Commissioned and presented by the Agnes Etherington Art Centre
Portrait of Zina Saro-Wiwa. Courtesy of the artist
This March, Agnes hosts world-renowned Zina Saro-Wiwa as artist-in-residence, culminating in a very special Illicit Gin Institute Assembly on Wolfe Island.
A social sculpture and a secular ritual that carries resonances of fellowship and solidarity, Zina Saro-Wiwa’s Assembly is a living, evolving performance piece created in collaboration with local audience-participants to share and express her findings on African sociality, botanicals, spirituality, and science. They make space for new stories to bubble forth from older forms and connect people, places and histories. This is the first major presentation of Saro-Wiwa’s work in Canada.*
The Order of Service for the Assembly: Smudging, Opening Remarks, Introductory Lecture, Silent Tasting, Performance, Greeting Session, Sarogua Cocktail Hour, Dance Circle.
“…My Assemblies aim to rewire the social contract and are an opportunity to explore the very idea of ‘spirit’. It is social medicine.”

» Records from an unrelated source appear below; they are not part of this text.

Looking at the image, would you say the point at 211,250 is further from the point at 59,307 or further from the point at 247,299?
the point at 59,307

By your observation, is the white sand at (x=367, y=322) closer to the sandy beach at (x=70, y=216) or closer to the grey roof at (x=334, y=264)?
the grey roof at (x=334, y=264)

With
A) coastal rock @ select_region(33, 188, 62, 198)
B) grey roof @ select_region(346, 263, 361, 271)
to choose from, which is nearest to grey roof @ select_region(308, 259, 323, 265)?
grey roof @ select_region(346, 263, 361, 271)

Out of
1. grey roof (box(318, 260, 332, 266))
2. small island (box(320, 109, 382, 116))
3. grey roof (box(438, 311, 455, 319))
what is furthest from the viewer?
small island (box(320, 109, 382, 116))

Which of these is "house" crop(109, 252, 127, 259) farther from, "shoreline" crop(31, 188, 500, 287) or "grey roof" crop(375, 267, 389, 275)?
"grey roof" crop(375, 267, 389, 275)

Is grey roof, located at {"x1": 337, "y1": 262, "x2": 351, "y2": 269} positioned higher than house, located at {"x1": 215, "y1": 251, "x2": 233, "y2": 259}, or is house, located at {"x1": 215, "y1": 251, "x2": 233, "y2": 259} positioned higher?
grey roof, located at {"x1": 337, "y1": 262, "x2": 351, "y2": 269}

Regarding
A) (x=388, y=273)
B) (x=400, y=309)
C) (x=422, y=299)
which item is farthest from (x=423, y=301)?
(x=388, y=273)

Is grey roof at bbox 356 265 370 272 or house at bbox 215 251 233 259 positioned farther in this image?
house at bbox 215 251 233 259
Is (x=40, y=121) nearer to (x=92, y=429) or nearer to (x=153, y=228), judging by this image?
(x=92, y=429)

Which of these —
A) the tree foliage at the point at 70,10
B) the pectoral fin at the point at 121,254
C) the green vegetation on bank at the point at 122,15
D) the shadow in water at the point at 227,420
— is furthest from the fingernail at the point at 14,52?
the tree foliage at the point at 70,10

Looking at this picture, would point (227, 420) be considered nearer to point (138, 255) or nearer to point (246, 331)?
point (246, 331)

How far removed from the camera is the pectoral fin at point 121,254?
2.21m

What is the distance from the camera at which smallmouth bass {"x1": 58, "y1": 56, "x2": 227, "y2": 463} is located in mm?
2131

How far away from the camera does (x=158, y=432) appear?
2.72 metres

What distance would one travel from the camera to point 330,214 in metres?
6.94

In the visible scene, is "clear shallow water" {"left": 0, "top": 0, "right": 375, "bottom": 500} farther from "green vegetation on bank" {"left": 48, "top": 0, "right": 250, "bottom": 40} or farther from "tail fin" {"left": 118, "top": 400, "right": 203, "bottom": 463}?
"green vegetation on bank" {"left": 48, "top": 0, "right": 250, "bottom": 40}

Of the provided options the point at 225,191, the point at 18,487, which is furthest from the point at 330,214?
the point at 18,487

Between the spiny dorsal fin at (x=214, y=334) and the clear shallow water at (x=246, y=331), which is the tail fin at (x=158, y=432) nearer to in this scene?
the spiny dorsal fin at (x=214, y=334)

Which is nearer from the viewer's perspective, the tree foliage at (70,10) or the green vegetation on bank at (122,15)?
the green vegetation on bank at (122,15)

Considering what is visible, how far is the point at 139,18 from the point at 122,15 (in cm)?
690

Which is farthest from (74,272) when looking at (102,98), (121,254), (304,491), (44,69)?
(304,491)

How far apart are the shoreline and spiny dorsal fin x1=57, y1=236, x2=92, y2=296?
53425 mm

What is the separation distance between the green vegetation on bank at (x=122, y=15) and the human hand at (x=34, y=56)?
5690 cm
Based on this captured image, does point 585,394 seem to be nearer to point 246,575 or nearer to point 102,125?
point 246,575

Other public-facing programs include a screening of Saro-Wiwa’s 2020 film Worrying The Mask: The Politics of Authenticity and Contemporaneity in the Worlds of African Art on 3 March, 7 pm at The Isabel Centre for the Performing Arts, an episode—or two— of Spirit Led, Saro-Wiwa’s podcast series, and other surprises yet to come!
Curated by Emelie Chhangur, Qanita Lilla and Sebastian De Line
Zina Saro-Wiwa is a British-Nigerian artist who lives and works between Los Angeles, the United Kingdom, and Port Harcourt, Nigeria. Born in 1976 in the Niger Delta region to a family with roots in Ogoniland, she initially used her art to respond to her family history of activism in the region. Saro-Wiwa works in film and photography but also with sound, food and distillation. After working as a BBC producer, presenter and reporter for more than twelve years she turned her attention to her artistic practice.
Zina Saro-Wiwa is one of Foreign Policy Magazine’s Global Thinkers of 2016, recognized for her work in the Niger Delta. In April 2017 she was awarded a Guggenheim Fellowship for Fine Art. She has given talks and has shown works at biennales, museums and art fairs around the world including Tate Modern, Frieze and Basel Art Fairs and major public sites such as Times Square in Manhattan. Her work can be found in the collections of the Museum of Modern Art (MoMA) in New York, the Smithsonian Museum of African Art and the Museum of Fine Arts Houston and Agnes Etherington Art Centre, Kingston, among others. She recently gave the keynote lecture for Yale’s Black Environmentalism’s conference (2022) and is currently exhibiting in the 5th Kochi-Muziris Biennale, Kerala, India. A major solo exhibition of her work at the Pitt River Museum, Oxford opened in February 2023.